Purdue’s new imaging method detects blood vessel disorders, brain injuries without contrasts

Researchers have created a functional MRI (fMRI)-based analytical imaging method to detect and monitor blood vessel disorders and injuries in the brain without using invasive contrast agents.


According to a Purdue University news release, the new method is designed to track an intrinsic blood-related MRI signal, used as a natural biomarker, which has been proven to travel with the blood. 


“We can compare the signal from symmetric arteries and veins in both hemispheres or neck to assess the cerebrovascular integrity, or the balance of blood flow,” said co-developer of the technology, Yunjie Tong, an assistant professor in Purdue’s Weldon School of Biomedical Engineering, in the statement. “The blood flow should be symmetric between the two sides in a healthy subject.” 

Traditionally MRI, along with other imaging methods, determine cerebral circulation time using contrast injection, but these measurements can only be made for a few seconds.

* * * * * * *

> _Task set_
a: In the article on Purdue's imaging method, what does the new method track?
b: Reproduce everything in the article on Purdue's imaging method from "According to a" down to "a few seconds.".

> _Entries provided_
* * * * * * *

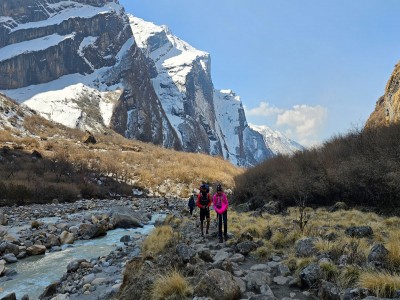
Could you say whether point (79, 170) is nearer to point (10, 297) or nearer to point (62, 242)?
point (62, 242)

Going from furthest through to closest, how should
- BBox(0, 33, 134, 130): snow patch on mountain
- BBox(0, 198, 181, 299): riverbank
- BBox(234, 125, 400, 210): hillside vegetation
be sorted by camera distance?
BBox(0, 33, 134, 130): snow patch on mountain, BBox(234, 125, 400, 210): hillside vegetation, BBox(0, 198, 181, 299): riverbank

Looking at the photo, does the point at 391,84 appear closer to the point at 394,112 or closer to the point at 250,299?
the point at 394,112

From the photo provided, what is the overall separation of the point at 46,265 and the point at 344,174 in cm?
1657

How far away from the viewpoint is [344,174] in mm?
20203

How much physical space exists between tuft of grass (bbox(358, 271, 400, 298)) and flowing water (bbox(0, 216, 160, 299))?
8120mm

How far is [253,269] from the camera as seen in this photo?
8000mm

* * * * * * *

> _Solutions by task_
a: An intrinsic blood-related MRI signal, used as a natural biomarker, which has been proven to travel with the blood.

b:
According to a Purdue University news release, the new method is designed to track an intrinsic blood-related MRI signal, used as a natural biomarker, which has been proven to travel with the blood. 


“We can compare the signal from symmetric arteries and veins in both hemispheres or neck to assess the cerebrovascular integrity, or the balance of blood flow,” said co-developer of the technology, Yunjie Tong, an assistant professor in Purdue’s Weldon School of Biomedical Engineering, in the statement. “The blood flow should be symmetric between the two sides in a healthy subject.” 

Traditionally MRI, along with other imaging methods, determine cerebral circulation time using contrast injection, but these measurements can only be made for a few seconds.